Texte du document =>
┄┄┄┄┄┄┄┄┄┄

Entretien avec Nirmala Rajasingham et Éric Paul Meyer
Article mis en ligne le 15 septembre 2009
dernière modification le 21 septembre 2009

Mai 2009 : « Une centaine de milliers d’habitants [a] pu s’échapper depuis la mi-avril de la nasse où ils étaient enfermés ; ils ont rejoint, dans des conditions sanitaires dramatiques, les zones tenues par les troupes gouvernementales. Beaucoup ont traversé la lagune qui séparait la bande côtière où ils étaient entassés de la terre ferme, après avoir franchi les tranchées et les levées de terre édifiées à la hâte par les LTTE [Mouvement des Tigres de libération de l’Eelam Tamoul] pour arrêter l’avance des troupes gouvernementales et empêcher les civils de s’enfuir. Beaucoup ont été victimes des bombardements de l’armée, des tirs des Tigres et de la situation sanitaire et alimentaire désastreuse. Il reste environ 2 000 personnes dans les hôpitaux, sur les 12 400 blessés et leurs familles que le Comité international de la Croix-Rouge (CICR) a évacués depuis la zone des combats. [1]

Le Nord du pays est en proie aux combats entre les forces gouvernementales sri lankaises et les combattants LTTE. Toute une population est prise en otage et, sur place, pas de témoins extérieurs. Ni les journalistes indépendants, ni les ONG ne sont autorisés à pénétrer à l’intérieur de la zone des combats. Et les informations soulèvent évidemment des questions sur la manipulation des médias à but de propagande, des deux côtés.

Après la défaite des LTTE et la fin des combats, les questions, les inquiétudes demeurent sur les conséquences politiques et sociales du conflit, et sur l’espoir de réunification du pays qui a subi plusieurs décennies de guerre civile et la répression de l’État [2].

Quel est l’avenir immédiat des populations déplacées ? Le retour dans les villes et les villages touchés par les combats est-il possible ? L’armée a-t-elle utilisé des armes chimiques dans la zone Nord-est ? Quelles sont les conditions sanitaires dans les camps de réfugiés ? Un risque de repli communautaire est-il à craindre ? Que signifie la diversité sri lankaise pour une population — chrétiens, Burghers, Malais, Tamouls des plantations — qui ne se sent pas représentée dans son ensemble par un gouvernement qui prône l’identité cinghalaise bouddhiste ?

Quelle sera l’attitude des Tigres de la diaspora ? Il semble en effet qu’un décalage règne entre les analyses sur la situation, selon qu’elles parviennent de l’intérieur ou de l’extérieur de Sri Lanka.

┄┄┄┄┄┄┄┄┄┄

Documents de référence =>
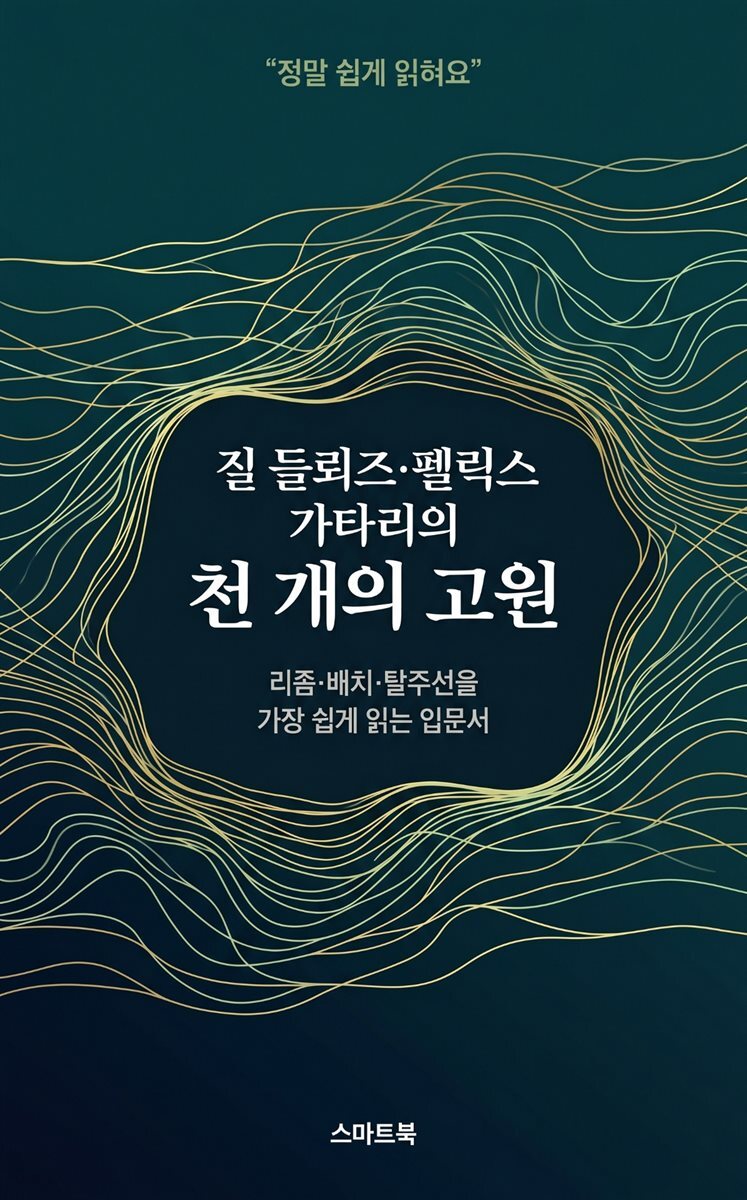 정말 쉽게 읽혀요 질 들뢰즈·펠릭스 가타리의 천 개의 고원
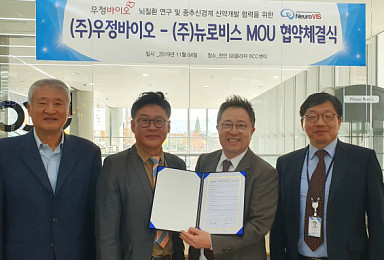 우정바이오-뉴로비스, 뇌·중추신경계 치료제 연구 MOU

┄┄┄┄┄┄┄┄┄┄

Consigne =>
S'il vous plaît, d'après le texte sur le conflit au Sri Lanka, qui n'est pas autorisé à pénétrer à l'intérieur de la zone des combats ?

Réponse =>
Ni les journalistes indépendants ni les ONG ne sont autorisés à pénétrer à l'intérieur de la zone des combats.